Request — Copy out the lines from the one containing "Is (639,296) the" through the end of the records, renaming "nearer" as "closer" and leaving everything else unchanged.

Collected data entries —
--*--

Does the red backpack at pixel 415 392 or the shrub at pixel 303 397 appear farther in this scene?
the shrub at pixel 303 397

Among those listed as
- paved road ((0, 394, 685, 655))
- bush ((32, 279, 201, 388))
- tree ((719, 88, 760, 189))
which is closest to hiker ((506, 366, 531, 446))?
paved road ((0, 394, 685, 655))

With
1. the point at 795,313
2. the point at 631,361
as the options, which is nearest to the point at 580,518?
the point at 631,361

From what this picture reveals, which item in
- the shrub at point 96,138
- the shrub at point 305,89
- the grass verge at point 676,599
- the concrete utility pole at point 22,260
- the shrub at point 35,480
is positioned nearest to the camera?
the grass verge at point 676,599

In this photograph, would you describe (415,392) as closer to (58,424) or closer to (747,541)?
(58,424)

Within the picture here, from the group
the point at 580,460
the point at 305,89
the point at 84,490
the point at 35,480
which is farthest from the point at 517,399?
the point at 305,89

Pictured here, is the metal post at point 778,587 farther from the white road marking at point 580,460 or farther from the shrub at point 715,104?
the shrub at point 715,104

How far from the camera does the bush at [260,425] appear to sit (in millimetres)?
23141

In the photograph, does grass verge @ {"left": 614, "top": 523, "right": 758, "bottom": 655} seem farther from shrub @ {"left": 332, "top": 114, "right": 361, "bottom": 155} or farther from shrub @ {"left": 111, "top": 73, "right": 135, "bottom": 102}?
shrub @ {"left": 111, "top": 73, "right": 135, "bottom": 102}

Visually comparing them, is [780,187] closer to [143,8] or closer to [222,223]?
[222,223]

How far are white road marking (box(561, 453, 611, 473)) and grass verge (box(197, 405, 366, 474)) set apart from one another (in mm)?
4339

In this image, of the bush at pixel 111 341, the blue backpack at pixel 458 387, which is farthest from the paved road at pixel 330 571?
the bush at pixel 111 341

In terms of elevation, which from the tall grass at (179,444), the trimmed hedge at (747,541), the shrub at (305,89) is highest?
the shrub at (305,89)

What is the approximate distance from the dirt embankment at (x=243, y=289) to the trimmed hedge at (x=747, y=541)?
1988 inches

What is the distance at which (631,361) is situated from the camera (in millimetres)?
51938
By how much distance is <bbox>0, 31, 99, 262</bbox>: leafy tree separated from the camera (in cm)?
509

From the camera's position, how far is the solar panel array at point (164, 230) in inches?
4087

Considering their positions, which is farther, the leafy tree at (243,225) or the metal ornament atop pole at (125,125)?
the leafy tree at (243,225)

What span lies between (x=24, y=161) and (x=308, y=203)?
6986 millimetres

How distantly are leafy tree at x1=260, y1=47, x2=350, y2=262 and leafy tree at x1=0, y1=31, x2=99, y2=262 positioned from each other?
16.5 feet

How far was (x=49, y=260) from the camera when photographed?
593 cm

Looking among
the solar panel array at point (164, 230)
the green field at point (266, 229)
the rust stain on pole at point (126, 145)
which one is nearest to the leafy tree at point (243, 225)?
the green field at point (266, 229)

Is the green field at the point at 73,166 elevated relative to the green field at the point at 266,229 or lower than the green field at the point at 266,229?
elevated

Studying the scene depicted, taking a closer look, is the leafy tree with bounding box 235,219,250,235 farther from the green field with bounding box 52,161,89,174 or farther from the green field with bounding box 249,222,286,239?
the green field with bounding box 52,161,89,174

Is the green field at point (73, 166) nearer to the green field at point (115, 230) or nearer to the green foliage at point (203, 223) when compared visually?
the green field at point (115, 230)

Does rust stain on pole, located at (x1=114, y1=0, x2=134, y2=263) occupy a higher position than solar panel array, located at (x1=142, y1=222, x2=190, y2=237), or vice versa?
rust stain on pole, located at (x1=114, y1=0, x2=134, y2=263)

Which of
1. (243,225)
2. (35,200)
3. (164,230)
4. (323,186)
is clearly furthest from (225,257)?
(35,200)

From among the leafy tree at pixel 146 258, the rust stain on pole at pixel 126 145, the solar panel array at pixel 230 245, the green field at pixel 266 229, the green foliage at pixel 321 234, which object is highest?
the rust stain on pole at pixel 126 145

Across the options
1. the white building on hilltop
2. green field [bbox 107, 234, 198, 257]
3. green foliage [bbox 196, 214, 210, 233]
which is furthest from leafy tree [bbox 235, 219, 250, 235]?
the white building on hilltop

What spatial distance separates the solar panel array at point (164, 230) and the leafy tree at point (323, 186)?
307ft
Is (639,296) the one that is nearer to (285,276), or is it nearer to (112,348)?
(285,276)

--*--

Problem solution —
Is (639,296) the one that is closer to (285,276), or is it closer to (112,348)?
(285,276)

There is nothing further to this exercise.